By David Elliott
Last Update: 4:22 AM ET May 16, 2007
LONDON (MarketWatch) — Royal Dutch Shell PLC’s Nigerian joint venture has called a force majeure on oil exports from the Bonny Light field in Nigeria in the wake of an attack on an oil facility.
Shell spokesman in London Adam Nugent said Wednesday the force majeure came into effect at 1700 GMT Tuesday and will affect May and June loadings.
Production from the field was cut by 170,000 barrels a day after the occupation of the Bomu manifold, a pipeline valve on the trans-Nigerian pipeline in Ogoniland, southern Nigeria.
Joint venture Shell Petroleum Development Co. accounts for 137,000 barrels a day of the lost production and, of this, Shell’s share is 41,000 barrels a day. SPDC is a joint venture operated by Shell, which owns 30%, and the Nigerian National Petroleum Company, with 55%, Total SA (TOT) with 10% and Eni SpA (E).
Traders of West African crude expect to see the output lost as a result of the occupation restored by “the end of the week” but Shell couldn’t set a date.
News of the production outage pushed benchmark Brent crude oil prices over $2 a barrel higher Tuesday and concern over the reliability of oil supply from the region has been underpinning the market for a number of weeks.
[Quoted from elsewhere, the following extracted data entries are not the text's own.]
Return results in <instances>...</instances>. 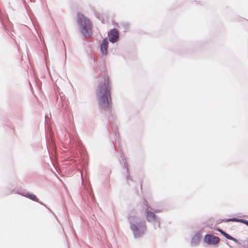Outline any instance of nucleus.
<instances>
[{
    "label": "nucleus",
    "instance_id": "obj_1",
    "mask_svg": "<svg viewBox=\"0 0 248 248\" xmlns=\"http://www.w3.org/2000/svg\"><path fill=\"white\" fill-rule=\"evenodd\" d=\"M111 86L108 77H105L96 90V94L100 108L109 110L111 107Z\"/></svg>",
    "mask_w": 248,
    "mask_h": 248
},
{
    "label": "nucleus",
    "instance_id": "obj_2",
    "mask_svg": "<svg viewBox=\"0 0 248 248\" xmlns=\"http://www.w3.org/2000/svg\"><path fill=\"white\" fill-rule=\"evenodd\" d=\"M77 22L79 25L81 32L85 36H90L92 33V23L82 14H77Z\"/></svg>",
    "mask_w": 248,
    "mask_h": 248
},
{
    "label": "nucleus",
    "instance_id": "obj_3",
    "mask_svg": "<svg viewBox=\"0 0 248 248\" xmlns=\"http://www.w3.org/2000/svg\"><path fill=\"white\" fill-rule=\"evenodd\" d=\"M219 238L216 236L211 234H207L205 236L204 241L209 244H217L219 242Z\"/></svg>",
    "mask_w": 248,
    "mask_h": 248
},
{
    "label": "nucleus",
    "instance_id": "obj_4",
    "mask_svg": "<svg viewBox=\"0 0 248 248\" xmlns=\"http://www.w3.org/2000/svg\"><path fill=\"white\" fill-rule=\"evenodd\" d=\"M118 31L116 29H113L108 33L109 41L112 43L115 42L118 38Z\"/></svg>",
    "mask_w": 248,
    "mask_h": 248
},
{
    "label": "nucleus",
    "instance_id": "obj_5",
    "mask_svg": "<svg viewBox=\"0 0 248 248\" xmlns=\"http://www.w3.org/2000/svg\"><path fill=\"white\" fill-rule=\"evenodd\" d=\"M146 218L148 221H156L157 218L155 214L151 211H146Z\"/></svg>",
    "mask_w": 248,
    "mask_h": 248
},
{
    "label": "nucleus",
    "instance_id": "obj_6",
    "mask_svg": "<svg viewBox=\"0 0 248 248\" xmlns=\"http://www.w3.org/2000/svg\"><path fill=\"white\" fill-rule=\"evenodd\" d=\"M108 47V41L107 39H104L101 45V50L103 54L106 55L107 54V50Z\"/></svg>",
    "mask_w": 248,
    "mask_h": 248
},
{
    "label": "nucleus",
    "instance_id": "obj_7",
    "mask_svg": "<svg viewBox=\"0 0 248 248\" xmlns=\"http://www.w3.org/2000/svg\"><path fill=\"white\" fill-rule=\"evenodd\" d=\"M130 229L133 232L135 237H139L140 235L138 232V228L136 225L132 224L130 225Z\"/></svg>",
    "mask_w": 248,
    "mask_h": 248
},
{
    "label": "nucleus",
    "instance_id": "obj_8",
    "mask_svg": "<svg viewBox=\"0 0 248 248\" xmlns=\"http://www.w3.org/2000/svg\"><path fill=\"white\" fill-rule=\"evenodd\" d=\"M25 196L35 201V202H38L37 198L36 197V196L35 195H34L33 194L27 193L26 194Z\"/></svg>",
    "mask_w": 248,
    "mask_h": 248
},
{
    "label": "nucleus",
    "instance_id": "obj_9",
    "mask_svg": "<svg viewBox=\"0 0 248 248\" xmlns=\"http://www.w3.org/2000/svg\"><path fill=\"white\" fill-rule=\"evenodd\" d=\"M199 241L200 237L198 235H195L192 238V243L195 244H198Z\"/></svg>",
    "mask_w": 248,
    "mask_h": 248
},
{
    "label": "nucleus",
    "instance_id": "obj_10",
    "mask_svg": "<svg viewBox=\"0 0 248 248\" xmlns=\"http://www.w3.org/2000/svg\"><path fill=\"white\" fill-rule=\"evenodd\" d=\"M224 236L226 238H227V239H228L234 241L235 242L236 241V239H235L234 238L232 237V236H231V235H230L229 234H228L227 233H225L224 234Z\"/></svg>",
    "mask_w": 248,
    "mask_h": 248
},
{
    "label": "nucleus",
    "instance_id": "obj_11",
    "mask_svg": "<svg viewBox=\"0 0 248 248\" xmlns=\"http://www.w3.org/2000/svg\"><path fill=\"white\" fill-rule=\"evenodd\" d=\"M218 231L224 236V234L225 233H226V232H223V231L221 230H218Z\"/></svg>",
    "mask_w": 248,
    "mask_h": 248
},
{
    "label": "nucleus",
    "instance_id": "obj_12",
    "mask_svg": "<svg viewBox=\"0 0 248 248\" xmlns=\"http://www.w3.org/2000/svg\"><path fill=\"white\" fill-rule=\"evenodd\" d=\"M218 231L224 236V234L225 233H226V232H223V231L221 230H218Z\"/></svg>",
    "mask_w": 248,
    "mask_h": 248
},
{
    "label": "nucleus",
    "instance_id": "obj_13",
    "mask_svg": "<svg viewBox=\"0 0 248 248\" xmlns=\"http://www.w3.org/2000/svg\"><path fill=\"white\" fill-rule=\"evenodd\" d=\"M245 223L248 225V221H245Z\"/></svg>",
    "mask_w": 248,
    "mask_h": 248
}]
</instances>
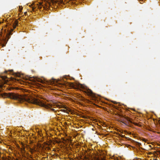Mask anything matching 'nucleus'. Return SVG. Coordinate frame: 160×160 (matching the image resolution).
Instances as JSON below:
<instances>
[{"label":"nucleus","mask_w":160,"mask_h":160,"mask_svg":"<svg viewBox=\"0 0 160 160\" xmlns=\"http://www.w3.org/2000/svg\"><path fill=\"white\" fill-rule=\"evenodd\" d=\"M5 98H9L11 99L17 100L20 102L26 101L29 102L43 107L46 108H50L53 111L56 112L57 108H61V111L66 113H70L72 114L74 113L73 111L71 109L62 105L60 102H51L48 103L40 98H29L26 95L21 96L15 93H5Z\"/></svg>","instance_id":"nucleus-1"},{"label":"nucleus","mask_w":160,"mask_h":160,"mask_svg":"<svg viewBox=\"0 0 160 160\" xmlns=\"http://www.w3.org/2000/svg\"><path fill=\"white\" fill-rule=\"evenodd\" d=\"M71 86L74 88L77 89L83 88L84 86L81 84L78 83H72L71 84Z\"/></svg>","instance_id":"nucleus-2"},{"label":"nucleus","mask_w":160,"mask_h":160,"mask_svg":"<svg viewBox=\"0 0 160 160\" xmlns=\"http://www.w3.org/2000/svg\"><path fill=\"white\" fill-rule=\"evenodd\" d=\"M18 24V21L17 20H16L15 22V25H14V28H15L16 27V26Z\"/></svg>","instance_id":"nucleus-3"},{"label":"nucleus","mask_w":160,"mask_h":160,"mask_svg":"<svg viewBox=\"0 0 160 160\" xmlns=\"http://www.w3.org/2000/svg\"><path fill=\"white\" fill-rule=\"evenodd\" d=\"M143 141H145V140L144 139H143Z\"/></svg>","instance_id":"nucleus-4"},{"label":"nucleus","mask_w":160,"mask_h":160,"mask_svg":"<svg viewBox=\"0 0 160 160\" xmlns=\"http://www.w3.org/2000/svg\"><path fill=\"white\" fill-rule=\"evenodd\" d=\"M5 78H6V77H5V78H3V79H5Z\"/></svg>","instance_id":"nucleus-5"},{"label":"nucleus","mask_w":160,"mask_h":160,"mask_svg":"<svg viewBox=\"0 0 160 160\" xmlns=\"http://www.w3.org/2000/svg\"><path fill=\"white\" fill-rule=\"evenodd\" d=\"M21 10V8H20V10Z\"/></svg>","instance_id":"nucleus-6"},{"label":"nucleus","mask_w":160,"mask_h":160,"mask_svg":"<svg viewBox=\"0 0 160 160\" xmlns=\"http://www.w3.org/2000/svg\"><path fill=\"white\" fill-rule=\"evenodd\" d=\"M21 10V8H20V10Z\"/></svg>","instance_id":"nucleus-7"}]
</instances>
This follows a ramp up in the number of attacks on oil companies operating in Nigeria in the wake of the country’s controversial presidential elections.
Dow Jones Newswires’ estimates suggest the violence has led to the shut in of nearly 1 million barrels a day of production.
Oil companies are bracing themselves for a continuation of the attacks in the run up to the inauguration of Nigeria’s new government on May 29.
Chevron Corp. (CVX) has already started evacuating hundreds of oil workers and contractors from the region.